Stored items:
----

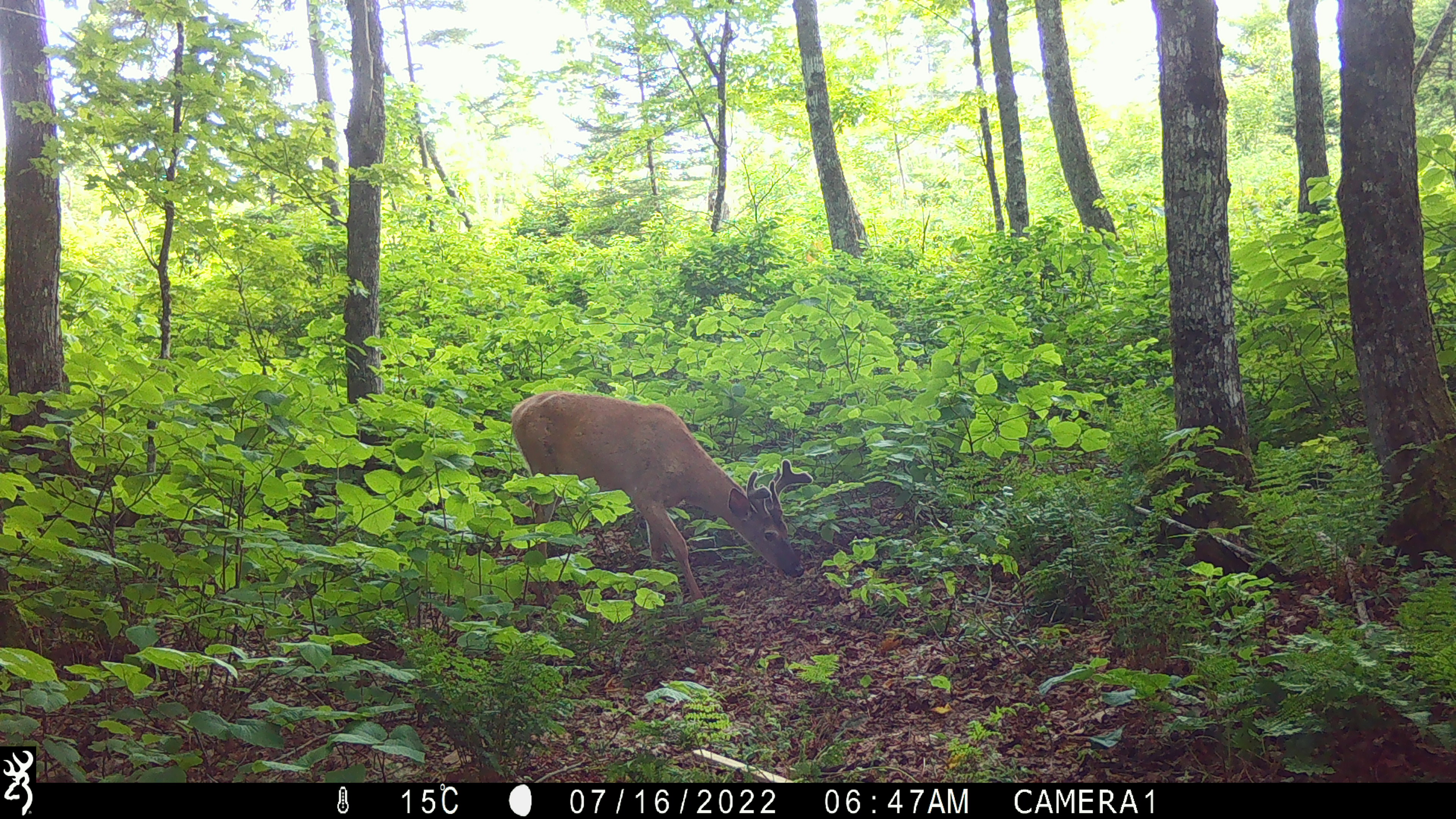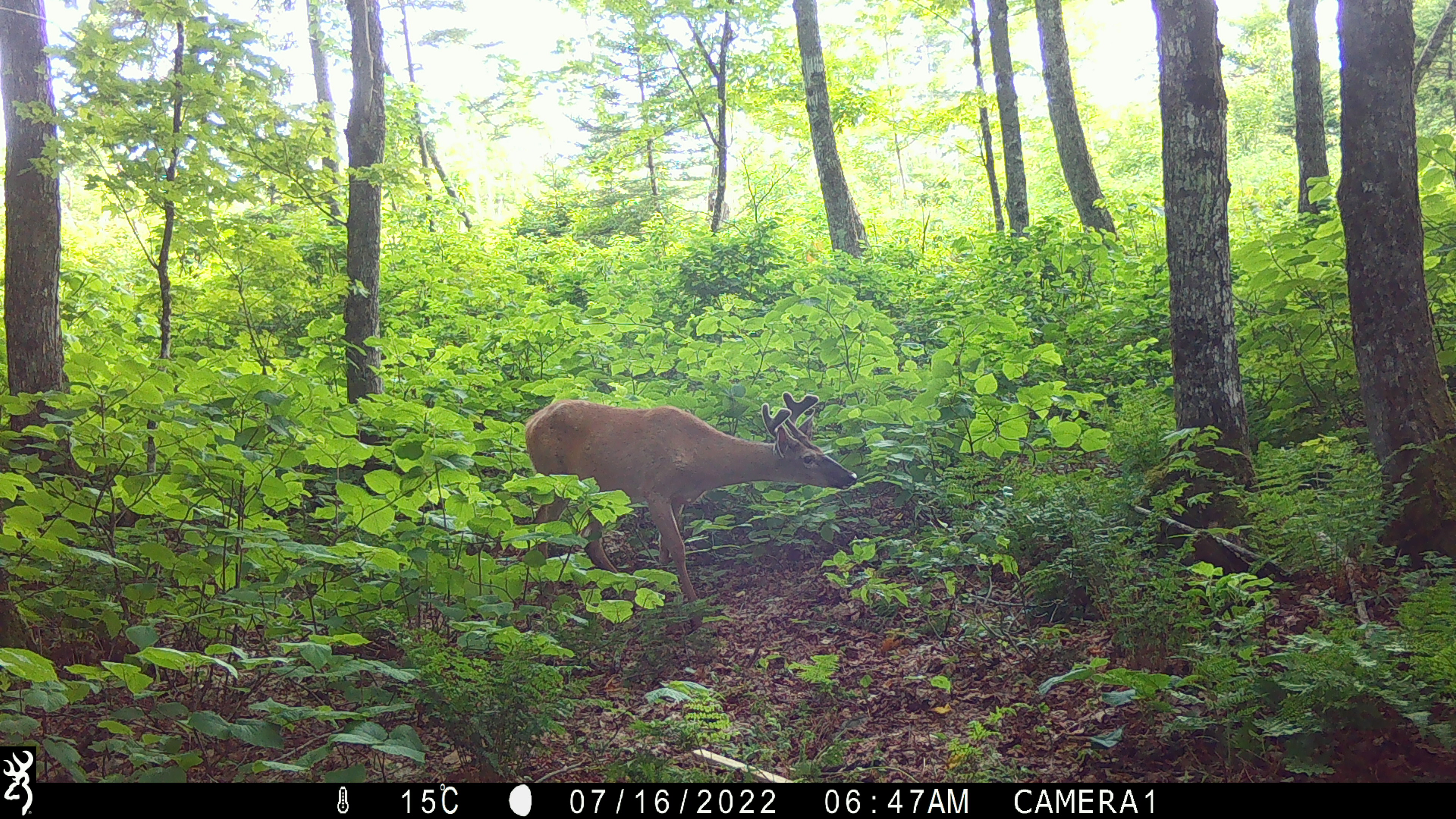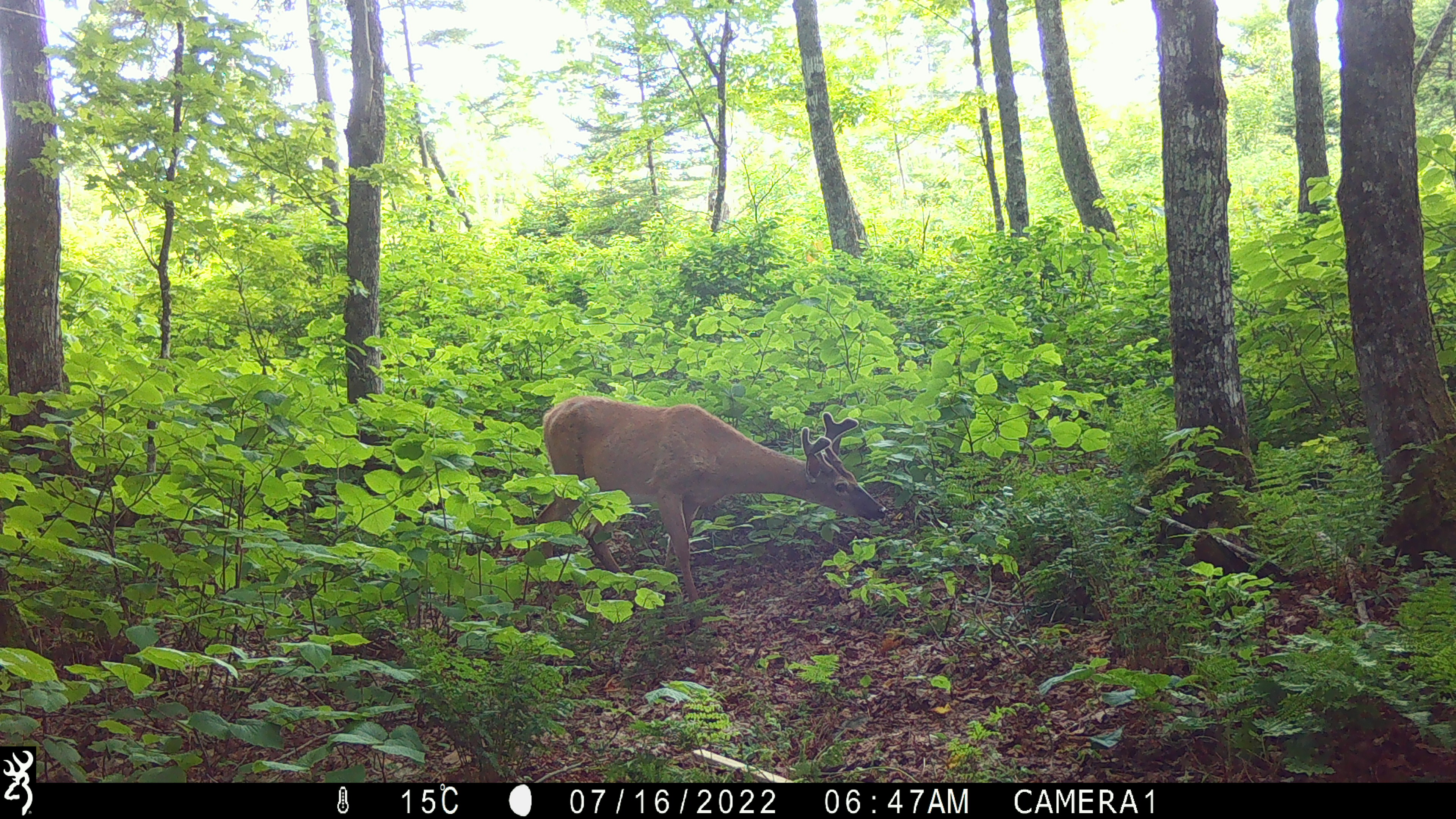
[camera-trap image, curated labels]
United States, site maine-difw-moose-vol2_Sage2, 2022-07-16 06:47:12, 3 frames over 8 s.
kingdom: Animalia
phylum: Chordata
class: Mammalia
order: Artiodactyla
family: Cervidae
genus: Odocoileus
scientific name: Odocoileus virginianus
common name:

----

● **Task item**
Transcribe the records word for word and include no pictures.

● **Answer box**
[camera-trap image, curated labels]
United States, site maine-difw-moose-vol2_Sage2, 2022-07-16 06:47:12, 3 frames over 8 s.
kingdom: Animalia
phylum: Chordata
class: Mammalia
order: Artiodactyla
family: Cervidae
genus: Odocoileus
scientific name: Odocoileus virginianus
common name:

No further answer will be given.